= Entries supplied =
+ + +

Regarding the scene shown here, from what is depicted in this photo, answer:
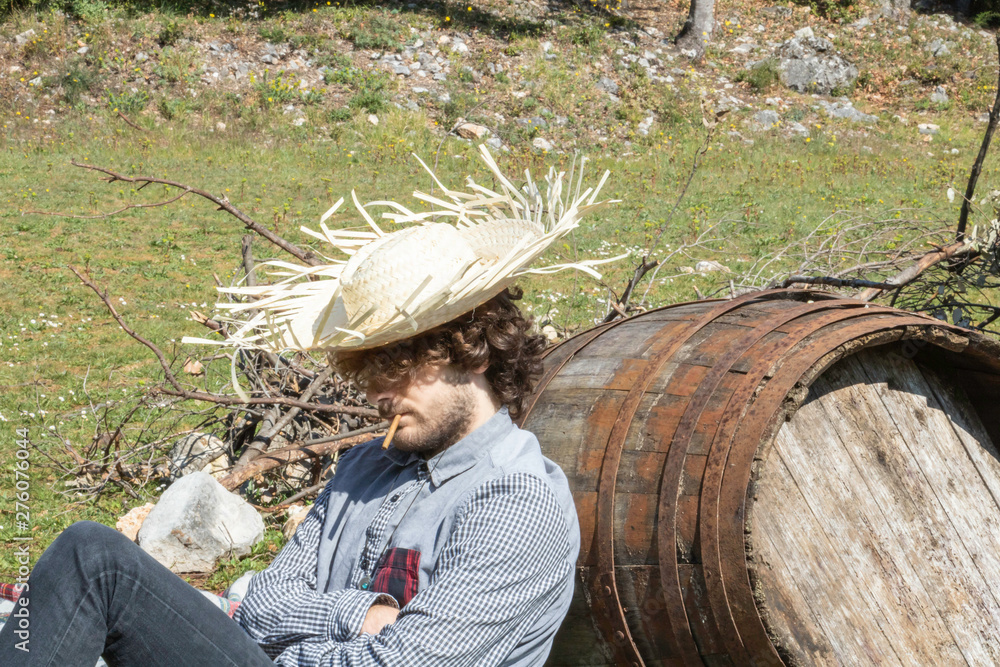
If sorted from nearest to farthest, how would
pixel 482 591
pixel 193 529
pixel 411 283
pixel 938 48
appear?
1. pixel 482 591
2. pixel 411 283
3. pixel 193 529
4. pixel 938 48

+ + +

= Short exercise =
Reproduce all of the material above word for word, leaving out the picture.

= Result of this task =
Regarding the scene shown here, from what is depicted in this photo, answer:
If sorted from nearest to farthest, how would
pixel 482 591
pixel 193 529
pixel 411 283
pixel 938 48
appear?
1. pixel 482 591
2. pixel 411 283
3. pixel 193 529
4. pixel 938 48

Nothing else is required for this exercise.